To hold down outlays, Banner Health plans to take a close look at its labor costs, which account for half of all hospital spending. A new analysis by Premier Inc., a group purchasing organization for about 2,500 hospitals nationwide, showed a typical 200- to 300-bed community hospital could save over $6 million a year by streamlining processes that take too long or use too many employees.
It also plans to make sure higher-paid employees don’t waste time performing tasks that are more suitable to lower-paid employees – having everyone work at the top of their license, as it is known in an industry categorized by highly credentialed and regulated professions.
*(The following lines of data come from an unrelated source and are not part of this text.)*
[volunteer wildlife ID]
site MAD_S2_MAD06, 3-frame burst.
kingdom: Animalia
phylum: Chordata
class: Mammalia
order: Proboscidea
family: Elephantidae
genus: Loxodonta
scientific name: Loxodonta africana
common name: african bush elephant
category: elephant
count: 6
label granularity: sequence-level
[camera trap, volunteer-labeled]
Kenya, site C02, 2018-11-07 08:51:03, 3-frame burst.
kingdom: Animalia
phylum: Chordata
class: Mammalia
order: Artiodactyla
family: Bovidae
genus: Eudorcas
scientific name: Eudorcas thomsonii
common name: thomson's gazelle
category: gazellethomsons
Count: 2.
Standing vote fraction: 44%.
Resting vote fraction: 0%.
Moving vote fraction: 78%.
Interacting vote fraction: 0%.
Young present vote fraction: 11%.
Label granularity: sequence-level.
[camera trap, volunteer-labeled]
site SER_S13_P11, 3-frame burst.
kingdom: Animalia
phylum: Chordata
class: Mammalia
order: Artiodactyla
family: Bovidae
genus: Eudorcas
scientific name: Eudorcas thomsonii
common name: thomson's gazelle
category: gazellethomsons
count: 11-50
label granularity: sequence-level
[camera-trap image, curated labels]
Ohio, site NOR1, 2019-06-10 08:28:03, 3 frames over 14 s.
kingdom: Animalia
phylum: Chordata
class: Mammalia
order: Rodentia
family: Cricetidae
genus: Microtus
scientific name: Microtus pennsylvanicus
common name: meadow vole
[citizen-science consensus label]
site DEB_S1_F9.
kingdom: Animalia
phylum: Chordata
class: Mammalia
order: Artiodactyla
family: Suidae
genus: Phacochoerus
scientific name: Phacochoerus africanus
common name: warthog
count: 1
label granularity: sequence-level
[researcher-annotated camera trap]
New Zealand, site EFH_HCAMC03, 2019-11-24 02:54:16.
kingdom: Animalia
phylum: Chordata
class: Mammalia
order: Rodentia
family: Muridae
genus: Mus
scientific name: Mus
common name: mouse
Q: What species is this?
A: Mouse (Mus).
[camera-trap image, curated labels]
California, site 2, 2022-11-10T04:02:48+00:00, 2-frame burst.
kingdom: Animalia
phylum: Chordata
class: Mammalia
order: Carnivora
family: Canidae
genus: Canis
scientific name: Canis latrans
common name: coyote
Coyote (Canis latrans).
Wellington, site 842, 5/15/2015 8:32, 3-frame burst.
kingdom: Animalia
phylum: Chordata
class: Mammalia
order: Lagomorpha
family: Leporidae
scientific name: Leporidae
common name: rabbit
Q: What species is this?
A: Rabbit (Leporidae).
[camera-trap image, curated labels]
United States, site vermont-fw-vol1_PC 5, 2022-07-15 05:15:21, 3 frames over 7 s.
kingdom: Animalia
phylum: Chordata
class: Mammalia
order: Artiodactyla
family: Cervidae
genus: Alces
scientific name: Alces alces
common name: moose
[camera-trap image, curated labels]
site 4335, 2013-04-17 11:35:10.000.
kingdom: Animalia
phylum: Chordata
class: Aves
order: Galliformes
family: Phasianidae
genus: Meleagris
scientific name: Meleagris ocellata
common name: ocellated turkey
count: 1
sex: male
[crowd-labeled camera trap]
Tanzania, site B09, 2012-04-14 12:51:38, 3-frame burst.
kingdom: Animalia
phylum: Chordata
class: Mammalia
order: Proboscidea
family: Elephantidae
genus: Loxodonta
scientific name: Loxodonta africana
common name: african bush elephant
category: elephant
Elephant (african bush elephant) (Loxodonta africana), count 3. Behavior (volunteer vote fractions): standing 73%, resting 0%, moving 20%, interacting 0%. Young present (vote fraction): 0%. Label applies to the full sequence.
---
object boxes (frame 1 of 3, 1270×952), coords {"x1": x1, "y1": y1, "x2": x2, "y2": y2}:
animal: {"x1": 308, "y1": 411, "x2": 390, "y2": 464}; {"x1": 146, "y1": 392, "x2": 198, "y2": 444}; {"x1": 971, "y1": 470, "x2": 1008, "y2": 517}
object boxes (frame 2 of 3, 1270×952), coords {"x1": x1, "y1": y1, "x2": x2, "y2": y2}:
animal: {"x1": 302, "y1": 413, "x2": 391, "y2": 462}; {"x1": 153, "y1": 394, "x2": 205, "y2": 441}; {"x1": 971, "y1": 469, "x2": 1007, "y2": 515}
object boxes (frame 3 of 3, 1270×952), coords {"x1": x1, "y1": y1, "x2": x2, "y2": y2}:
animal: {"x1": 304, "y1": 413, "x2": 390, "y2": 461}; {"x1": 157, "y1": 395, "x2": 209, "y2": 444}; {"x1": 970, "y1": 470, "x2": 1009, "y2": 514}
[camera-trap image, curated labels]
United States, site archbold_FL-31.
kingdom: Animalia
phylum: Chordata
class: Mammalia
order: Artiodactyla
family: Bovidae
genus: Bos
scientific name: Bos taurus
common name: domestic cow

That could save another $2.4 million a year, the analysis suggested, bringing the savings potential to more than 10 percent of total hospital labor costs.

Other items that should be high on hospitals’ checklists for cutting costs in the next few years, according to the Premier analysis, include reducing excess readmissions within 30 days of a discharge, a situation that Medicare plans to stop reimbursing. That could save a typical hospital up to 9.6 percent of its annual budget. Further reductions in hospital lengths of stay, which have been on a downward arc for years, could cut another 5.4 percent in annual costs.

“We all know that there is opportunity for big savings in health care, but we have lacked specific measures to effectively go after these opportunities,” said Susan DeVore, president of Premier. Its tool for comparing any hospitals against the best performers in the country on labor and supply costs and health care outcomes will “give hospital leaders a road map . . . to wring as much savings as possible out of the system.”